12:00: Leaders’ Questions

12:34: Questions on Policy or Legislation

13:05: Taoiseach’s Questions

14:50: Health (Miscellaneous Provisions) Bill, 2024 – Second Stage

17:33: Human Tissue (Transplantation, Postmortem, Anatomical Examination and Public Display) Bill, 2022

19:33: Court Proceedings (Delays) Bill, 2023 – Report and Final Stages

20:33: Deferred Divisions

Commissions of Investigation (Amendment) Bill, 2023 – Second Stage

– Motion re: Paediatric Orthopaedic and Urology Services (Amendment)

21:03: Dáil adjourns


10.30: Commencement Matters

11.30: Order of Business

12.45: Social Welfare and Civil Law (Miscellaneous Provisions), 2023 – Committee and Remaining Stages

14.30: Local Government (Mayor of Limerick) and Miscellaneous Provisions Bill, 2023 – Report and Final Stages

19.00: Private Members’ Business: Motion on the situation in Palestine

21.00: Seanad adjourns


09.30: Committee on Enterprise. Engagement with Feargal O’Rourke, chairperson designate, IDA Ireland

09.30: Select Committee on Health. Committee Stage consideration of the Health (Assisted Human Reproduction) Bill, 2022 with Stephen Donnelly, Minister for Health

09.30: Social Protection is looking at energy poverty with representatives from Irish Rural Link, and from Energy Cloud.
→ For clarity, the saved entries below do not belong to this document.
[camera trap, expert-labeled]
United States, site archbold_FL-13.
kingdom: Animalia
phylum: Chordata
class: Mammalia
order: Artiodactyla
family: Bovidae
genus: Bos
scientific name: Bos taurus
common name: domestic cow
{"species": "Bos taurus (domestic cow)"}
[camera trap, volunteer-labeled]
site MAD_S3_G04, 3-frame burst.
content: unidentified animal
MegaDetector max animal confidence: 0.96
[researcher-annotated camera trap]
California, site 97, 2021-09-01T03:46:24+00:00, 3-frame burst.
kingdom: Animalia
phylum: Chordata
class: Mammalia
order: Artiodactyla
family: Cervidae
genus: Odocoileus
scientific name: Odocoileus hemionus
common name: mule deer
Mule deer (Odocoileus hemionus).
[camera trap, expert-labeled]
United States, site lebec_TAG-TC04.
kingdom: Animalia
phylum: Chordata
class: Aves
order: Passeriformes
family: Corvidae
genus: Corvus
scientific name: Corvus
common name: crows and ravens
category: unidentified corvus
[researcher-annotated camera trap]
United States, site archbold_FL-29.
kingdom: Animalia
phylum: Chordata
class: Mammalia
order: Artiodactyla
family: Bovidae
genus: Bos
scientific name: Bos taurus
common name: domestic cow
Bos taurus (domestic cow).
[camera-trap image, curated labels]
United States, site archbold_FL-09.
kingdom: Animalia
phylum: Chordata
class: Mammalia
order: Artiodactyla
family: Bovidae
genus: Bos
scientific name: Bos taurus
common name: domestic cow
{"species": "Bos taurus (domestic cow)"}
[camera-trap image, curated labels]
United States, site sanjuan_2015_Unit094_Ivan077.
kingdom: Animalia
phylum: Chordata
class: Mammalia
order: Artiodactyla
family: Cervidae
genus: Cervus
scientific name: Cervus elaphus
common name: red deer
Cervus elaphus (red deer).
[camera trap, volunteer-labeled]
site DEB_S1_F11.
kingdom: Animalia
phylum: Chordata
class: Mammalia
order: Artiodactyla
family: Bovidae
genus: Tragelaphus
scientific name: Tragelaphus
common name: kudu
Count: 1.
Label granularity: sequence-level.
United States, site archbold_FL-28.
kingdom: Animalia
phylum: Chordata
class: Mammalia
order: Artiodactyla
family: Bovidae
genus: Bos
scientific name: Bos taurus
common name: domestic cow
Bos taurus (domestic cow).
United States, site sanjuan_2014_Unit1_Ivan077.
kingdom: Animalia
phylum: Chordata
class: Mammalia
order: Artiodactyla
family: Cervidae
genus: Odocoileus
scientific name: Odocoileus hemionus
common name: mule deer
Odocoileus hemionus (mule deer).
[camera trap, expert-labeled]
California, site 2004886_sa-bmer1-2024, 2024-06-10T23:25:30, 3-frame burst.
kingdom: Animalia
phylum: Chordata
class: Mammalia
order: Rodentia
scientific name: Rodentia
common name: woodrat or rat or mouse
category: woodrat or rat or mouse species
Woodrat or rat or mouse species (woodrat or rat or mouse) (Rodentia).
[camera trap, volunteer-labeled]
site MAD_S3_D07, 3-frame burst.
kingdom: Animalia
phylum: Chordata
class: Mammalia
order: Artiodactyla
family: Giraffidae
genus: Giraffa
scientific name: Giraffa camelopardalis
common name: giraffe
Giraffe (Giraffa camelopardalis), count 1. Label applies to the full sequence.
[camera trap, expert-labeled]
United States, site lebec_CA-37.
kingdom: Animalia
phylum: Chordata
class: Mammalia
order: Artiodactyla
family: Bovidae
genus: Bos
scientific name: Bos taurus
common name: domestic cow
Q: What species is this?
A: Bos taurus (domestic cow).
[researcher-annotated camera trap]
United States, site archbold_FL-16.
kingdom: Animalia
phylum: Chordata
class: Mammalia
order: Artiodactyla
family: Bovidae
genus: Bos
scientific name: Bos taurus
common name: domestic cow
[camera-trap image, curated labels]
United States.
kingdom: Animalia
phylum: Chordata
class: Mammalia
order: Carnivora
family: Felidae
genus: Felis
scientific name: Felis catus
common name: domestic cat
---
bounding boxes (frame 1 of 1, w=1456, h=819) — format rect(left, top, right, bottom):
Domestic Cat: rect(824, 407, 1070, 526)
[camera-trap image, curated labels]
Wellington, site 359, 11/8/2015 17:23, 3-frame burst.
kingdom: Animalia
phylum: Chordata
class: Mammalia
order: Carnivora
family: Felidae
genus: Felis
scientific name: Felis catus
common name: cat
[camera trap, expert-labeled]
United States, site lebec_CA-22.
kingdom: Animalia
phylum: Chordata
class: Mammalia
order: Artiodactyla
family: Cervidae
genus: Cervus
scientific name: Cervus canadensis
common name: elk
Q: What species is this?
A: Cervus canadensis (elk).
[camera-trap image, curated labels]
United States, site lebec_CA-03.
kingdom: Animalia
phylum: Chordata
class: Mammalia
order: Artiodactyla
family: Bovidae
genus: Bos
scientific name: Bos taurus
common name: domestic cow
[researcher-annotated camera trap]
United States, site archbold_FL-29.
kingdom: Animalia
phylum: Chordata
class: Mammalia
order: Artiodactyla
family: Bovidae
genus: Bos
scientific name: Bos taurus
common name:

10.30: Select Committee on Housing is at Committee Stage of the mammoth Planning and Development Bill, 2023. Darragh O’Brien, Minister for Housing, will attend.

13.30: European Union Affairs will see a discussion on upcoming European elections, voting rights and combating disinformation with Art O’Leary, CEO, An Coimisiún Toghcháin, Tim Carey, Head of Electoral Operations at the commission and Brian Dawson, the commission’s Head of Communications and Public Engagement

17.30: Agriculture resumes its examination of compliances with the Nitrates Directive. There are representatives in attendance from An Taisce, Coastwatch and BirdWatch Ireland.

17.30: Disability Matters looks at safeguarding with representatives from Safeguarding Ireland.